_EXERCISE_: From the data that follows, copy every line holding the string "steel".

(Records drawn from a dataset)

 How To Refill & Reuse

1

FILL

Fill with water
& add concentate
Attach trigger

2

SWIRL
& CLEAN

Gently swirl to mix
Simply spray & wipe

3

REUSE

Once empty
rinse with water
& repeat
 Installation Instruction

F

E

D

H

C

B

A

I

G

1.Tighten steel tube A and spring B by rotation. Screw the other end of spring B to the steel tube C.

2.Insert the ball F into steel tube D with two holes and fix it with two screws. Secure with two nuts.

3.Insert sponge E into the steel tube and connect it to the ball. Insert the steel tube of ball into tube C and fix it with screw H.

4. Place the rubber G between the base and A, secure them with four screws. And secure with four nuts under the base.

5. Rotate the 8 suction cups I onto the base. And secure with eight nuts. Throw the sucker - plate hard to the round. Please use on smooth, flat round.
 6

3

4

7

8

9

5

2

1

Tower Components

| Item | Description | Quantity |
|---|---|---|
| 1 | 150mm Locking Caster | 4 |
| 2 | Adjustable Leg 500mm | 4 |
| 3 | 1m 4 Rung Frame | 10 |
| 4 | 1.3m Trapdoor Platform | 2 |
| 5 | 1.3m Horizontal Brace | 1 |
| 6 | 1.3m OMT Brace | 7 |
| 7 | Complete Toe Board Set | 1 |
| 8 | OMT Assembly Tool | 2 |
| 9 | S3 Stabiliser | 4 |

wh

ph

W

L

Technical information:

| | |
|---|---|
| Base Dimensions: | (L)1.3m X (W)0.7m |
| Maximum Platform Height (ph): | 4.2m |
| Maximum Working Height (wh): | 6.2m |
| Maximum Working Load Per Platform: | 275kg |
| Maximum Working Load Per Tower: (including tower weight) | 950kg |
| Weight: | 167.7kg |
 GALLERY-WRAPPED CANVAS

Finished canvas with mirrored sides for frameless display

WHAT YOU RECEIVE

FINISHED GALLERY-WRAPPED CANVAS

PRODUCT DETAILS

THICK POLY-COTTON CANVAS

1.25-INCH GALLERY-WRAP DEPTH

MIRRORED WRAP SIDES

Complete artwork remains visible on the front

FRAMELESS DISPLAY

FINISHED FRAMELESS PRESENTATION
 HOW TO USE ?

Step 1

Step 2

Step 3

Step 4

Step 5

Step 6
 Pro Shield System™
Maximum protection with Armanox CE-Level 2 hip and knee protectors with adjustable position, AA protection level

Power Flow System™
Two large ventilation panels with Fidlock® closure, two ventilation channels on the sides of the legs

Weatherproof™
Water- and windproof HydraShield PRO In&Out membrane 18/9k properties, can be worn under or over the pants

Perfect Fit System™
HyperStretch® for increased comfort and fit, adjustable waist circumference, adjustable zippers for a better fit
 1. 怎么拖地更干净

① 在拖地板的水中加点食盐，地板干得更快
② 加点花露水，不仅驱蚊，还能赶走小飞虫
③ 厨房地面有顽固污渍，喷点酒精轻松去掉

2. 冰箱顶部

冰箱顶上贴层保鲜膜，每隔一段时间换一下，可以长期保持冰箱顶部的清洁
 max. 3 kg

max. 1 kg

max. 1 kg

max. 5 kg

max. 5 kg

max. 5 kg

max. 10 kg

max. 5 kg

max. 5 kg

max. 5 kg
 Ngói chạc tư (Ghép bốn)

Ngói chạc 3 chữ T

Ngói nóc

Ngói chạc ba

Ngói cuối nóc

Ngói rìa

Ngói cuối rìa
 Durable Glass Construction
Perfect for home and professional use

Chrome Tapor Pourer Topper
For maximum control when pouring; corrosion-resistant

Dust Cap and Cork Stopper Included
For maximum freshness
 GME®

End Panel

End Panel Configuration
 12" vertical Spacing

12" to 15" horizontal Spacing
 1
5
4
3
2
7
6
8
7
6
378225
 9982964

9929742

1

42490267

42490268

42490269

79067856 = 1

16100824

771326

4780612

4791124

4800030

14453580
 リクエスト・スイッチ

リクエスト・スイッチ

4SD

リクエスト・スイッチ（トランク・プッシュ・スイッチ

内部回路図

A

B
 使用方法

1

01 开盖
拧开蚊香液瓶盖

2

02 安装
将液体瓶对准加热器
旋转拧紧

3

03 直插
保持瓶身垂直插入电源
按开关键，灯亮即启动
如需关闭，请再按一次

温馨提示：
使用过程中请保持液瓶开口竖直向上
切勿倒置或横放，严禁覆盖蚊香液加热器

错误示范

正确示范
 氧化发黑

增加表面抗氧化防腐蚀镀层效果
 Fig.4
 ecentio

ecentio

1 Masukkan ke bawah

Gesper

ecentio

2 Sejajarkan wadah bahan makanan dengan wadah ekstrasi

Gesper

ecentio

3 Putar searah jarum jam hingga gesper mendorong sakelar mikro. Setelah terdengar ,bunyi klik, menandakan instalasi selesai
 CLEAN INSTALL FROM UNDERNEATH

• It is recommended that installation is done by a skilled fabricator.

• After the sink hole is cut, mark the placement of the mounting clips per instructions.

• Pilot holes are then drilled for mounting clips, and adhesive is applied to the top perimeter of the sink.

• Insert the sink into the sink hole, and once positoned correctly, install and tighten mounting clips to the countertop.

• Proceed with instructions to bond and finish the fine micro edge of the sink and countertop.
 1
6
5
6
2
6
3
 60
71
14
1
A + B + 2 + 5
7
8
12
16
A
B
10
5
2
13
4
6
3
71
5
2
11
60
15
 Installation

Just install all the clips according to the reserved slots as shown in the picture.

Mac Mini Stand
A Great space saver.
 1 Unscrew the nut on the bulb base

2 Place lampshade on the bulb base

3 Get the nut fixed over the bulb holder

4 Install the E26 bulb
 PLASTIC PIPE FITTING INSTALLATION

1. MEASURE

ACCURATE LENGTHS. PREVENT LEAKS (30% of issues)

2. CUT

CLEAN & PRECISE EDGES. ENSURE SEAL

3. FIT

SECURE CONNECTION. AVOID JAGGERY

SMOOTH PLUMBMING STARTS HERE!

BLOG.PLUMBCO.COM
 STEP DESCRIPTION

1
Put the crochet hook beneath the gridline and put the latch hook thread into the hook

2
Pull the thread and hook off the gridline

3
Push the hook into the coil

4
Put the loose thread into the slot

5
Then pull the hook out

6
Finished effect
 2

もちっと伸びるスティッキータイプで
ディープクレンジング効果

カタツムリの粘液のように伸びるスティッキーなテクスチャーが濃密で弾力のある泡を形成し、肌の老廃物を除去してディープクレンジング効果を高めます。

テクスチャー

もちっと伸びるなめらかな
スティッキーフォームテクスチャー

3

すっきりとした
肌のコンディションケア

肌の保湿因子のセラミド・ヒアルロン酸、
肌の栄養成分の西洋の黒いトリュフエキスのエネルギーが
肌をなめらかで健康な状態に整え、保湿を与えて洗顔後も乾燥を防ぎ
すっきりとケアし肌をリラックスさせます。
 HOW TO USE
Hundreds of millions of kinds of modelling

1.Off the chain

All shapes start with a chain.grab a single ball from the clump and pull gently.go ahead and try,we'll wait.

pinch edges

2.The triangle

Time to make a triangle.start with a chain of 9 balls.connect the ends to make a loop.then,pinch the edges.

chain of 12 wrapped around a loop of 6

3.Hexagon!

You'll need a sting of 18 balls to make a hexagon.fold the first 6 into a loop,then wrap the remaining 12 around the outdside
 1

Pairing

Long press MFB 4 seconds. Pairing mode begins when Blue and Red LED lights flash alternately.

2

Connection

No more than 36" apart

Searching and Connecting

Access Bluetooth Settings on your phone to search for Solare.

_SOLUTION_:
1.Tighten steel tube A and spring B by rotation. Screw the other end of spring B to the steel tube C.
2.Insert the ball F into steel tube D with two holes and fix it with two screws. Secure with two nuts.
3.Insert sponge E into the steel tube and connect it to the ball. Insert the steel tube of ball into tube C and fix it with screw H.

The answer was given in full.